A Tigre Materiais e Soluções para Construção firmou acordo para que ocupantes de cargos operacionais e administrativos até o nível de coordenador tenham redução salarial de 25%. Gerentes terão redução de 30% e diretores 40%.
O acordo foi feito com base no "fato público e notório que o Brasil enfrenta uma emergência de saúde pública e estado de calamidade decorrentes da pandemia do covid-19".
Para o juiz trabalhista e ex-presidente da Associação Nacional dos Magistrados da Justiça do Trabalho, Guilherme Feliciano, os números de acordos coletivos ainda são pequenos. "Temos no Brasil cerca de 17 mil sindicatos. Neste contexto, podemos supor que existam muitas negociações individuais sem os sindicatos", afirma.
Feliciano acrescenta que as negociações individuais foram impulsionadas pela não ratificação da liminar do ministro Ricardo Lewandowski, do STF, que tinha estabelecido a necessidade de comunicação aos sindicatos sobre a redução de jornada de trabalho, de salário ou suspensão de contrato.

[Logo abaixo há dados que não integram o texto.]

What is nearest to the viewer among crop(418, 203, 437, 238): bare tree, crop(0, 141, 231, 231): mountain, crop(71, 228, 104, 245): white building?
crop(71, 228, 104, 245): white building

Feliciano acrescenta que os acordos coletivos geram uma maior segurança aos trabalhadores e empregados e evitam judicializações por má-fé. "O empresário terá a garantia que o acordo foi feito com o sindicato e, portanto, o trabalhador não poderá alegar que assinou o acordo individual com qualquer tipo de vício de consentimento", diz.
Para José Eymard Loguercio, sócio do escritório LBS Advogados, a participação dos sindicatos permite um tratamento uniforme das empresas, principalmente as de grande porte, com os funcionários.
"Se temos um trabalhador que recebe R$ 3 mil e outro R$ 3,5 mil um precisa negociar individualmente e outro com o sindicato. Isso não faz sentido. Uma regra para todos é preferível", conclui o advogado trabalhista.